There are limited studies investigating the function of different proteins in the plant pathogen S. leguminicola. To date there is a single study, which investigated a gene, pks1, that encodes a polyketide synthase involved in the production of melanin [17]. Herein, the function of SwnT was investigated using RNAi-mediated silencing in S. leguminicola. We confirmed that S. leguminicola produces both swainsonine and slaframine, consistent with previous reports [3,6]. We found that the transport of both swainsonine and slaframine from the mycelia to the media was reduced in the pSilent-swnT transformants. Statistically significant differences in the ratio of swainsonine and slaframine concentrations were found in the mycelia versus the media in the swnT-silenced transformants compared with the WT. These results suggest that SwnT is likely to play a role in the transport of swainsonine and slaframine in S. leguminicola. Silencing swnT also resulted in a morphological phenotype: swnT-silenced transformants showed poor mycelial growth on plates and had increased widths of hyphae. Notably, WT S leguminicola was able to cause plant disease, as has been previously reported [2], unlike the swnT-silenced transformants, which showed poor mycelial growth on the red clover leaves and were no longer able to cause plant disease.

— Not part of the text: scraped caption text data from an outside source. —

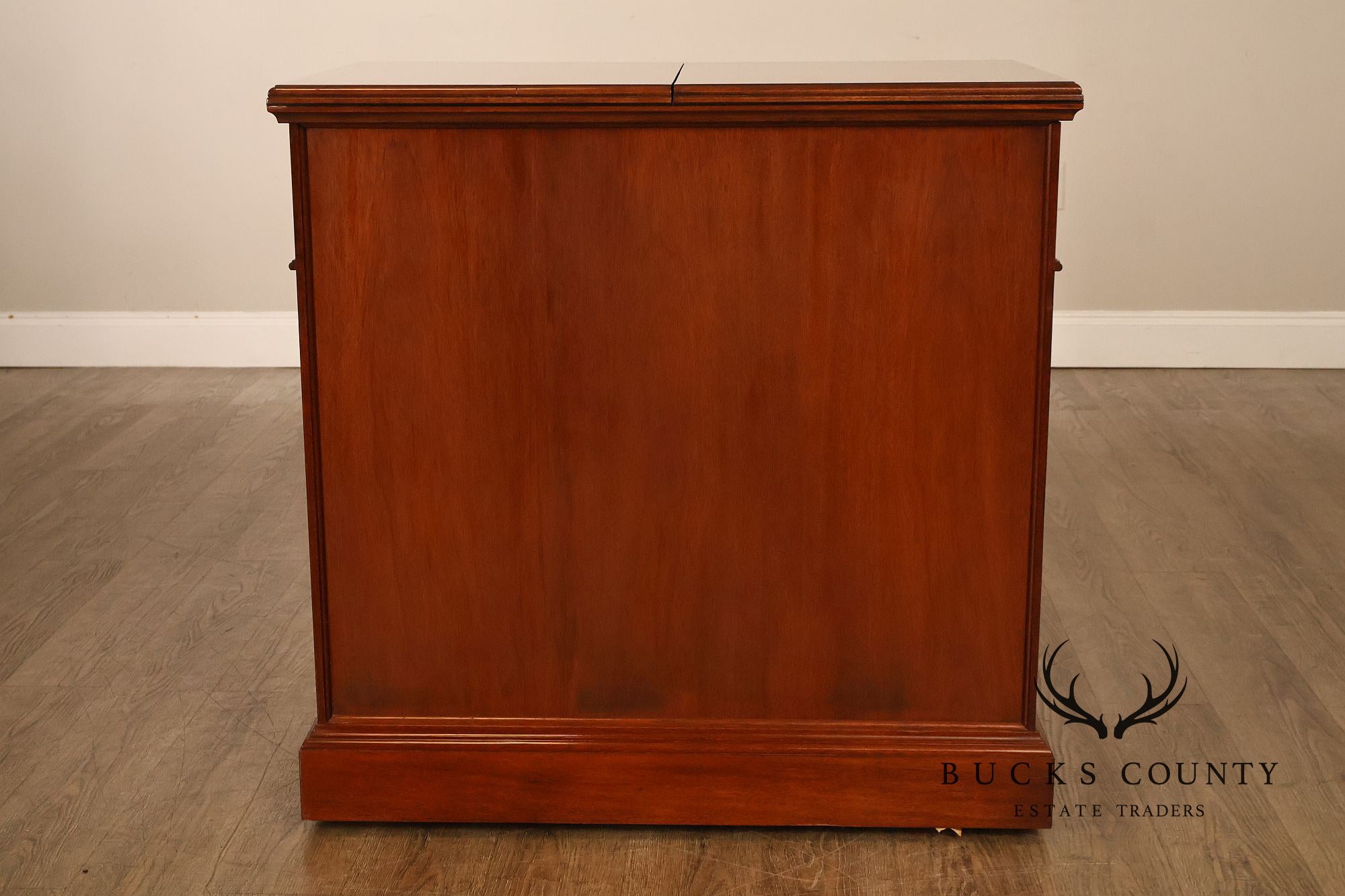 Stickley Traditional Mahogany Flip-Top Server Cabinet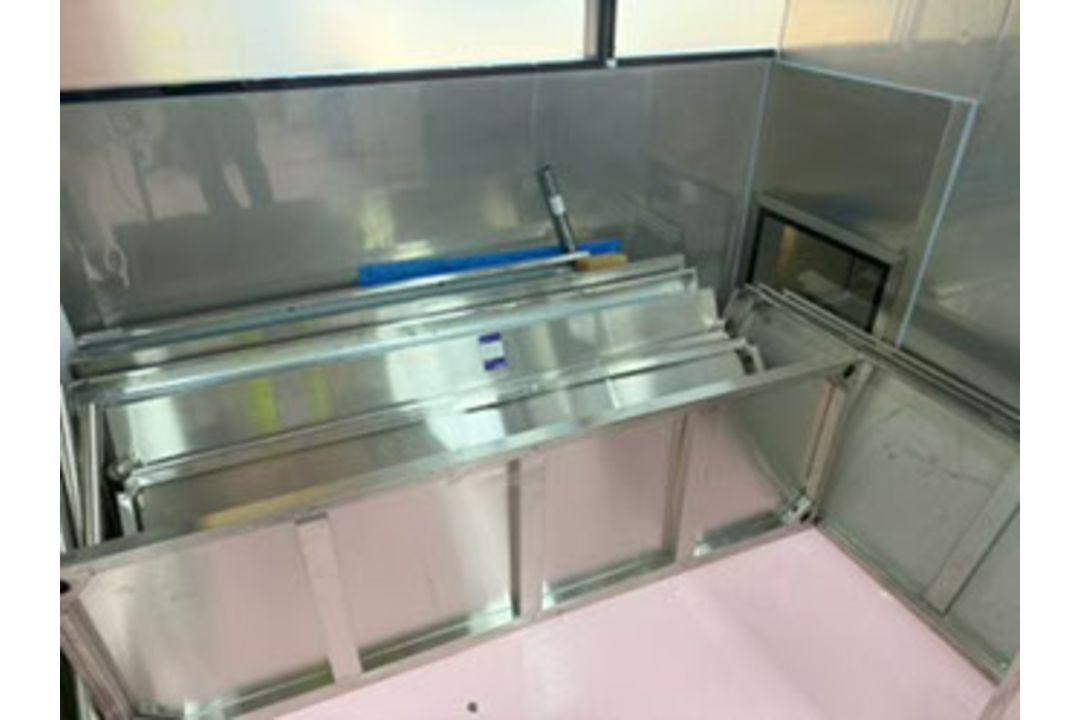 4x Adexa Stainless Steel Tables with Under Tier - Image 1 of 4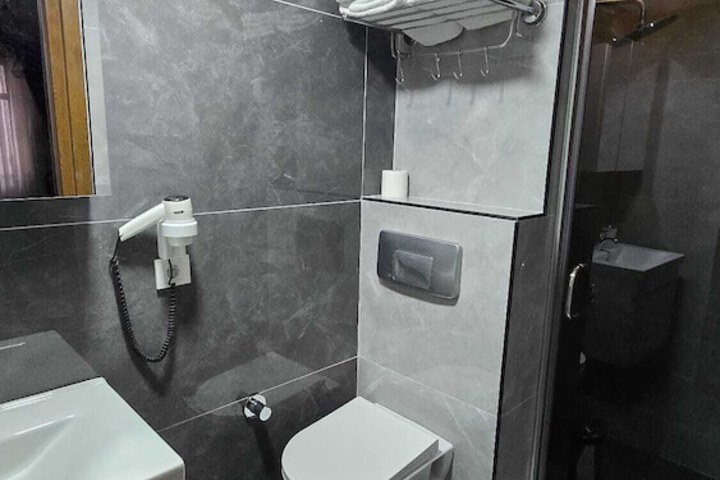 Room 64 of 84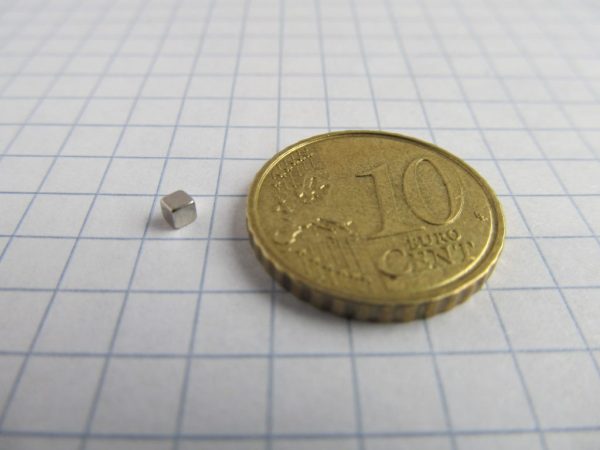 Magnet cubic neodim 2x2x2 mm - N52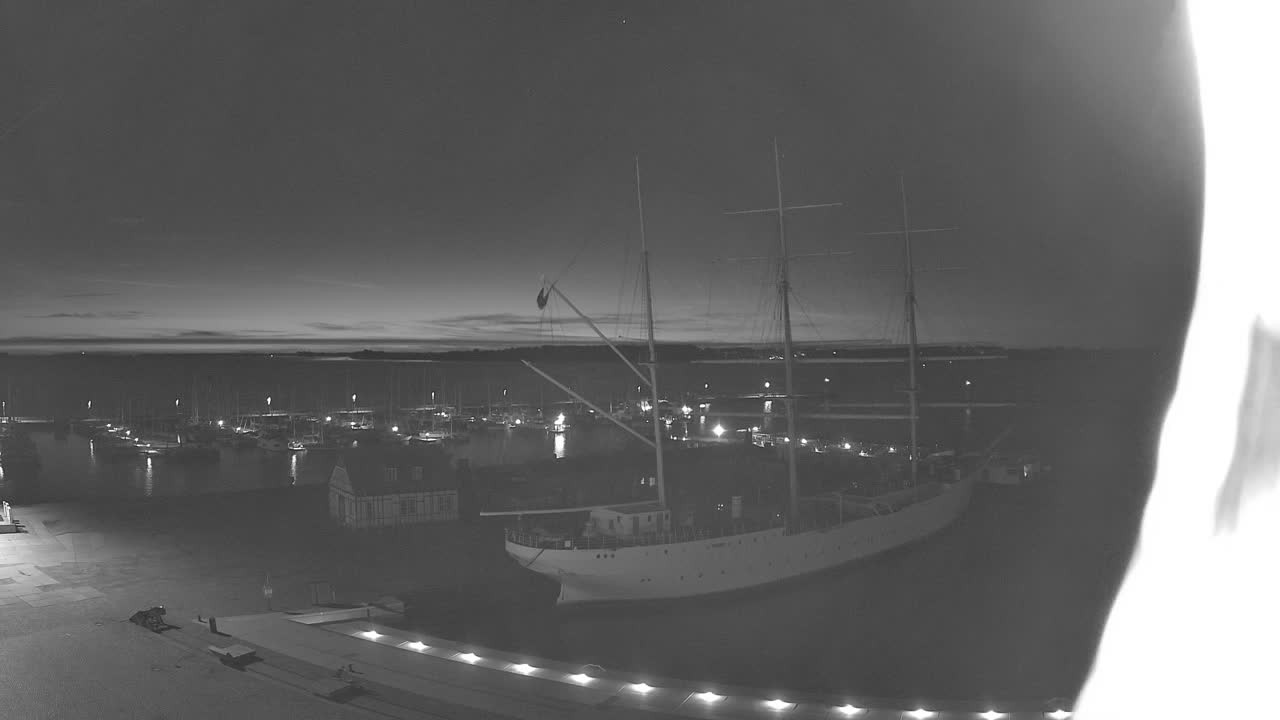 Archiv Foto Webcam Stralsund am Yachthafen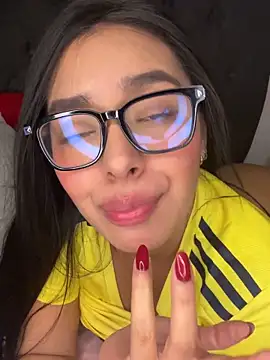 MiaSofia__ live sex cam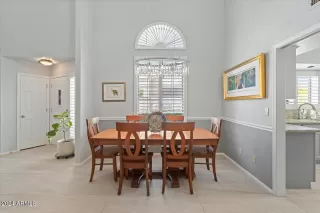 Photo #4: 6742459 Listing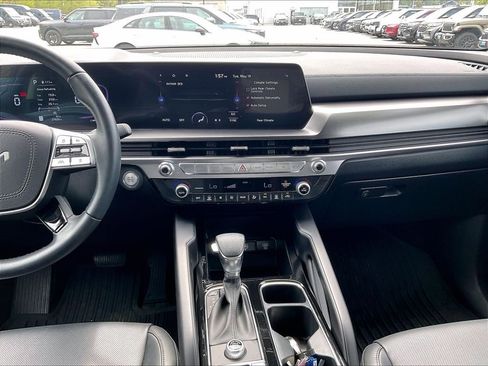 Used 2025 Kia Telluride LX FWD image 17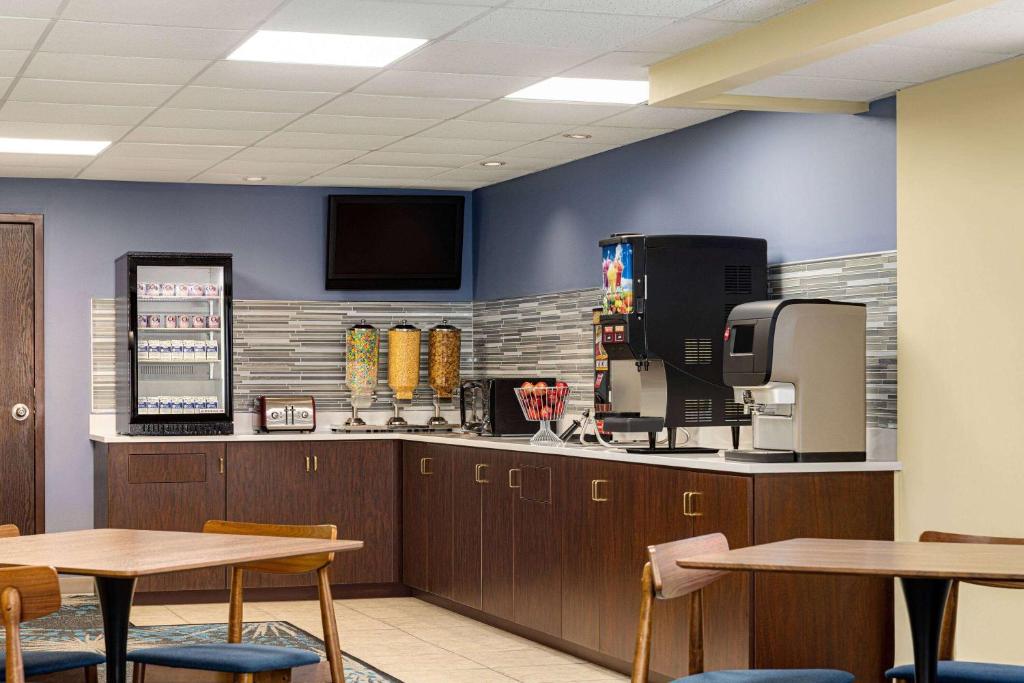 Days Inn by Wyndham Grand Island I-80 photo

In this study, we did not mutate the swnT gene, but instead it was silenced. Transformants with about 82% silencing of swnT showed very poor mycelial growth and a slower growth rate compared with the WT, and some transformants with higher levels of swnT silencing could not survive. The data suggest that silencing swnT may have some pleiotropic effects that may influence the overall fitness of S. leguminicola, altering its growth and ability to cause plant disease.

SwnT is similar to proteins that are predicted to be amino acid/polyamine transporters from two other groups of fungi, one representing a subgroup including Metarhizium and Microsporum, whose members contain the SWN cluster and some of which have been reported to produce swainsonine, and another representing another subgroup including species of Fusarium and Colletotrichum, whose members have not been reported to produce swainsonine. The role of SwnT-like proteins in these fungi has yet to be investigated, with the exception of M. robertsii. In addition, the function of SwnT in S. leguminicola may be in addition to an as yet undescribed role that it shares with these other fungi that contain a similar protein.

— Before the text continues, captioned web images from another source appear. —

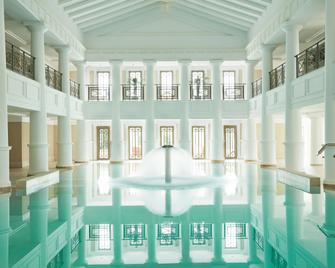 ماندولا روزا جريكوتيل بوتيك ريزورت - كيليني - حوض السباحة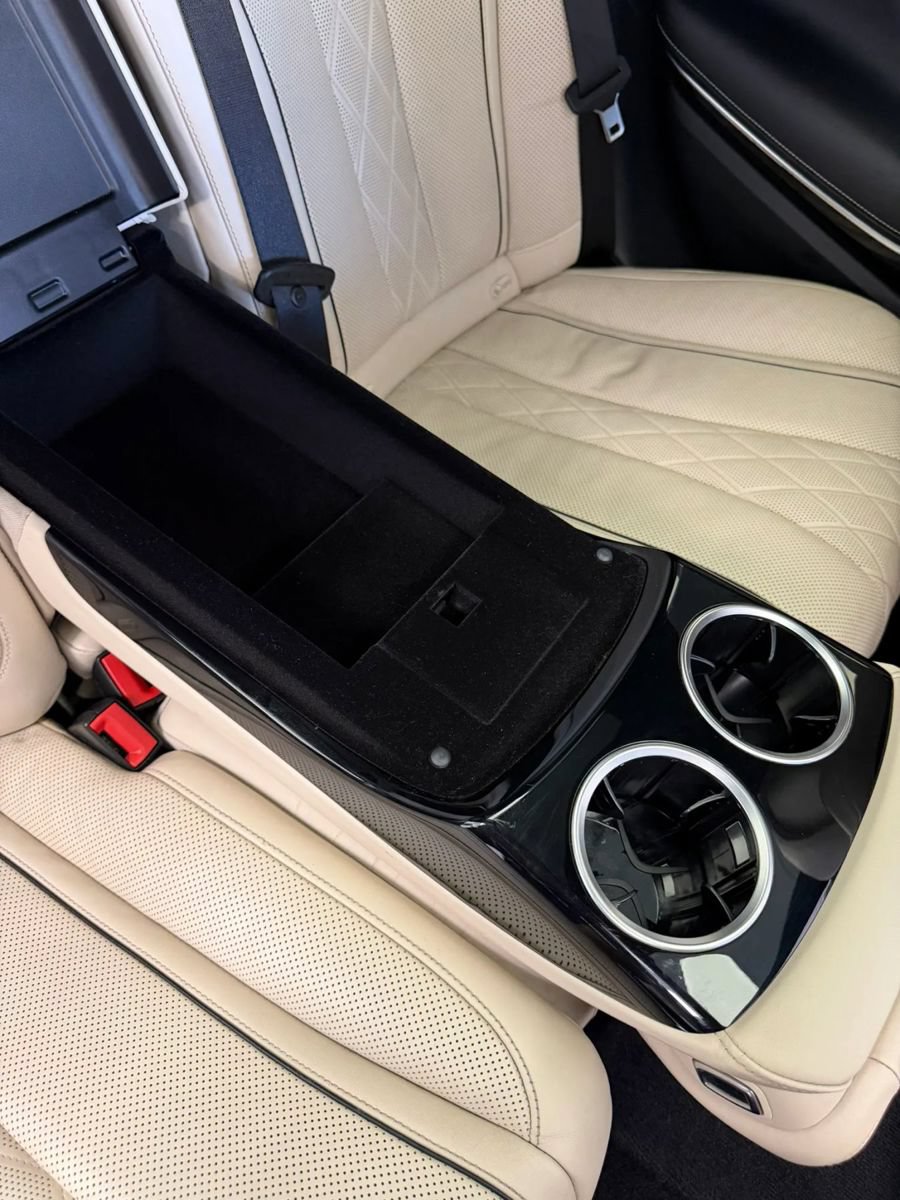 Used 2019 Mercedes-Benz S 560 Sedan image 19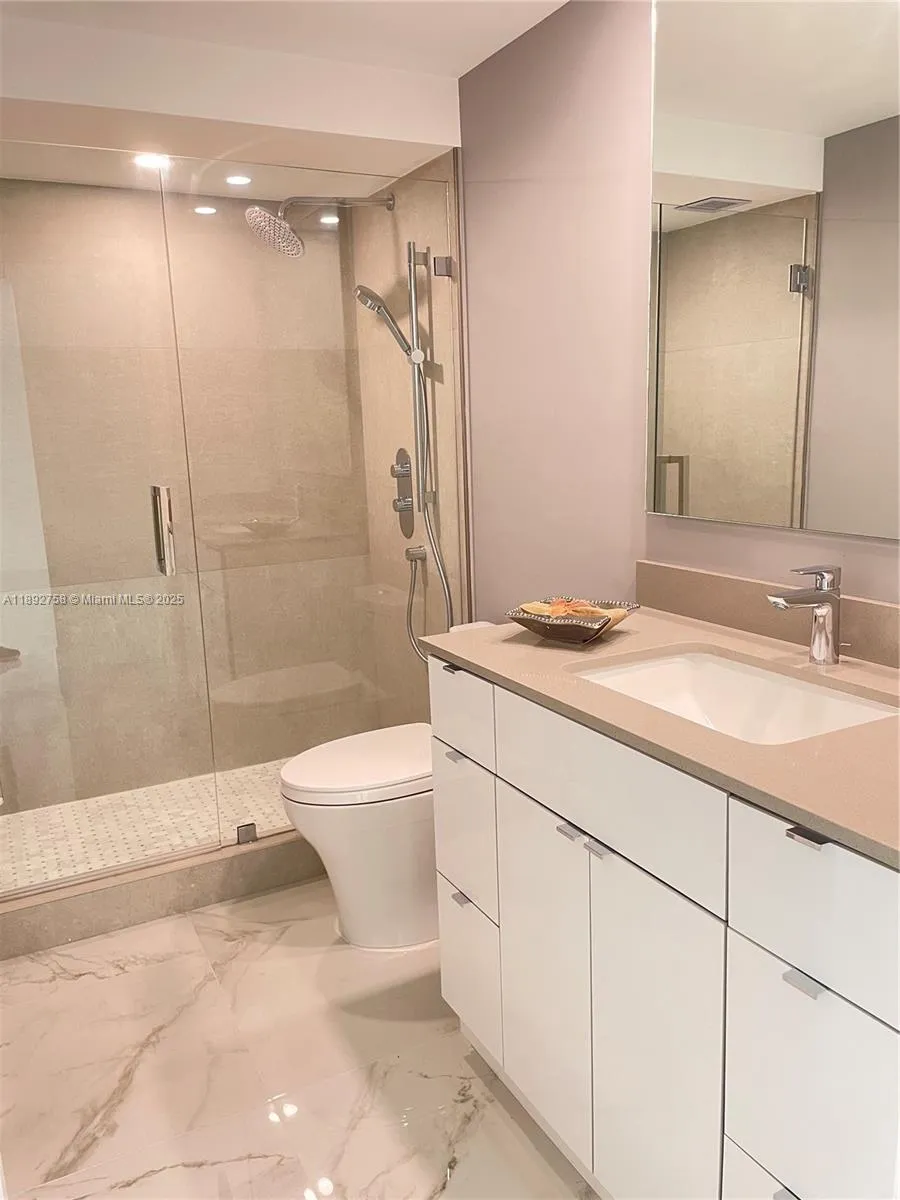 5005 Collins Ave # 1423, Miami Beach FL 33140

The results reported herein differed from the swnT deletion data reported in M. robertsii [15]. Swainsonine production was reduced in the mycelia and greater in the culture filtrate of the null mutants in M. robertsii [15], and no effect on growth or morphology was reported for the M. robertsii swnT mutants. The authors concluded that SwnT had no function in the secretion of swainsonine, and suggested that it may instead be involved in the uptake of amino acid nutrient(s) [15]. There are many possible explanations for why the results found for silencing swnT in S. leguminicola were not the same as for deletion of the gene in Metarhizium. The disparity of swnT inactivation data between S. leguminicola and M. robertsii may be due to the fact that S. leguminicola is a plant pathogen whereas M. robertsii is an entomopathogen. Slafractonia leguminicola produces slaframine as well as swainsonine, whereas M. robertsii produces swainsonine but not slaframine.

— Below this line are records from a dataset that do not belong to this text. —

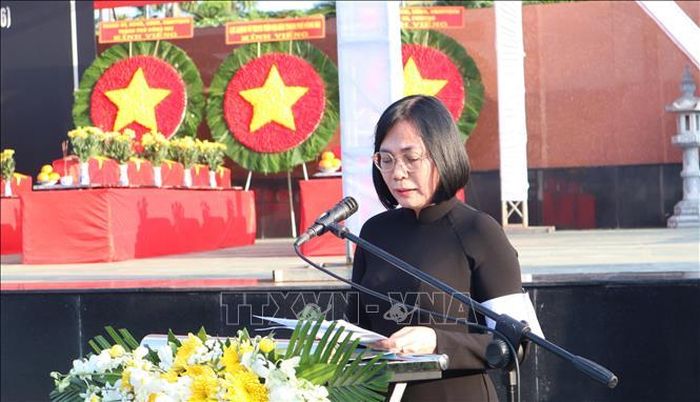 Bà Nguyễn Thị Hoàng, Phó Chủ tịch UBND thành phố, Trưởng Ban Chỉ đạo 515 thành phố Đồng Nai, phát biểu tại lễ viếng, truy điệu và an táng 29 hài cốt liệt sĩ.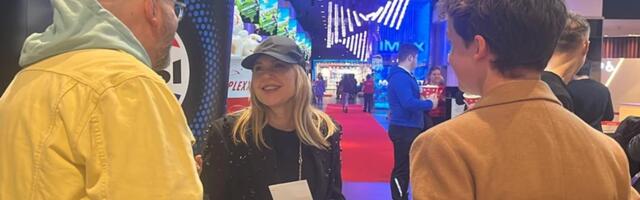 Dole sportske patike, gore elegantni sako: Anica Dobra iznenadila izdanjem na premijeri filma!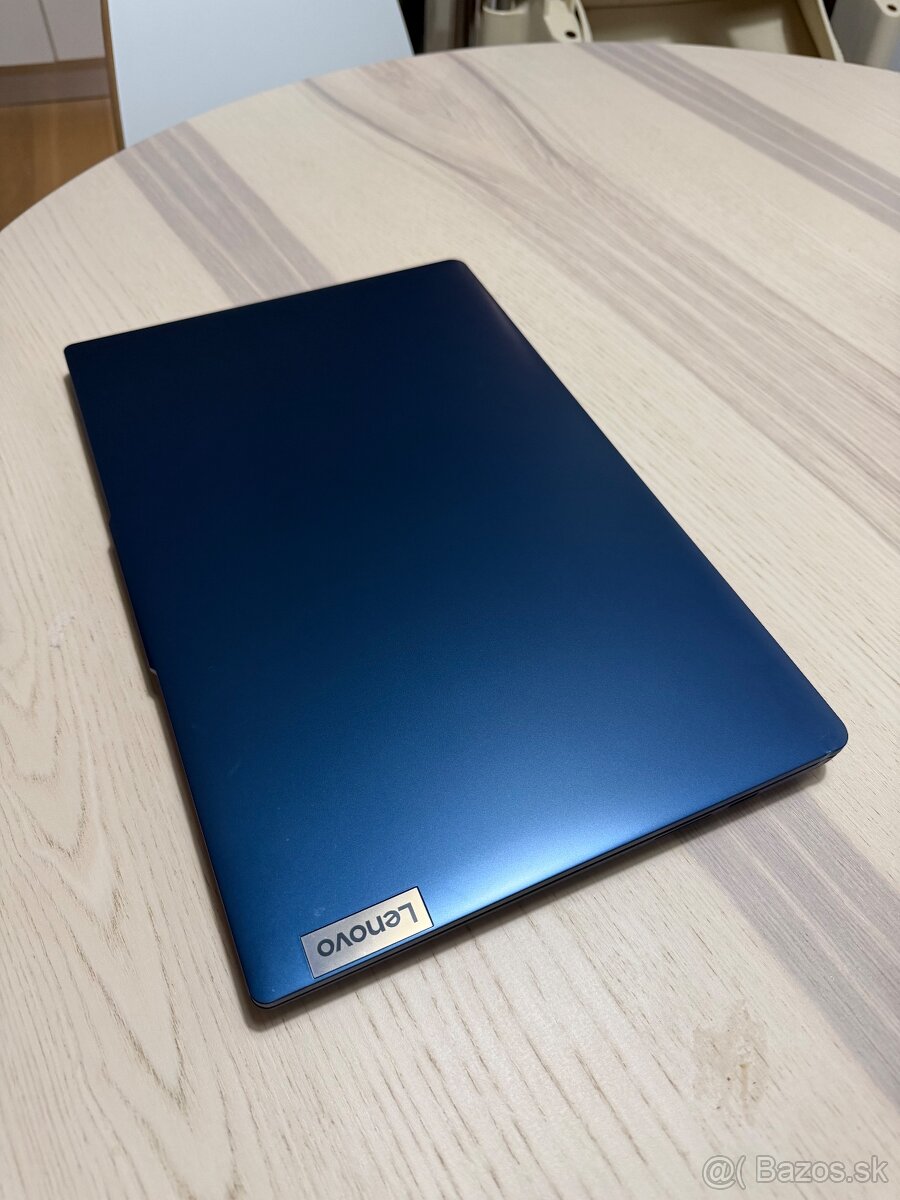 Lenovo IdeaPad Slim 3 - 3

Lastly, we report a method for the detection and quantitation of slaframine. Since no other fungus has been reported to produce the toxin, the ability to study slaframine in a precise manner is a significant addition to the study of the S. leguminicola. In summary, this study provides novel data regarding the potential role of SwnT in the transport of swainsonine and slaframine, and the importance of this protein in the pathogenicity of this important and unique fungus.